→ **Activity**
The reply should return the data in full, exactly as written.

→ **Study material**
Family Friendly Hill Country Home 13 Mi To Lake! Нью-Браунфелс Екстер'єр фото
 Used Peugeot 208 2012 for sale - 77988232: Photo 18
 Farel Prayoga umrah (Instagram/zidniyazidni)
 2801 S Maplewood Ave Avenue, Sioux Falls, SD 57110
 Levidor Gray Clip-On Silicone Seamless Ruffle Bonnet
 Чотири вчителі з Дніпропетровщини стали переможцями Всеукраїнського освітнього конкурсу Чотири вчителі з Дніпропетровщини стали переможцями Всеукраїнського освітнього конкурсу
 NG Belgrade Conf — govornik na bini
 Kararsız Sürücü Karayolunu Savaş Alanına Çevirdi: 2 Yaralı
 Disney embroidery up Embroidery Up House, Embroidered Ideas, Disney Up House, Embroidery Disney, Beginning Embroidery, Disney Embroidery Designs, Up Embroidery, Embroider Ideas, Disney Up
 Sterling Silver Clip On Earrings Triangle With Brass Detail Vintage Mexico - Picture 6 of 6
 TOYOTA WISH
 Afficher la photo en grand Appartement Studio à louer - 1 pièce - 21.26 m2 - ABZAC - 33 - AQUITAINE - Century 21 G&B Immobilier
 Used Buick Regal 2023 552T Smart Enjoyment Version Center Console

→ **Exercise answer**
Family Friendly Hill Country Home 13 Mi To Lake! Нью-Браунфелс Екстер'єр фото
 Used Peugeot 208 2012 for sale - 77988232: Photo 18
 Farel Prayoga umrah (Instagram/zidniyazidni)
 2801 S Maplewood Ave Avenue, Sioux Falls, SD 57110
 Levidor Gray Clip-On Silicone Seamless Ruffle Bonnet
 Чотири вчителі з Дніпропетровщини стали переможцями Всеукраїнського освітнього конкурсу Чотири вчителі з Дніпропетровщини стали переможцями Всеукраїнського освітнього конкурсу
 NG Belgrade Conf — govornik na bini
 Kararsız Sürücü Karayolunu Savaş Alanına Çevirdi: 2 Yaralı
 Disney embroidery up Embroidery Up House, Embroidered Ideas, Disney Up House, Embroidery Disney, Beginning Embroidery, Disney Embroidery Designs, Up Embroidery, Embroider Ideas, Disney Up
 Sterling Silver Clip On Earrings Triangle With Brass Detail Vintage Mexico - Picture 6 of 6
 TOYOTA WISH
 Afficher la photo en grand Appartement Studio à louer - 1 pièce - 21.26 m2 - ABZAC - 33 - AQUITAINE - Century 21 G&B Immobilier
 Used Buick Regal 2023 552T Smart Enjoyment Version Center Console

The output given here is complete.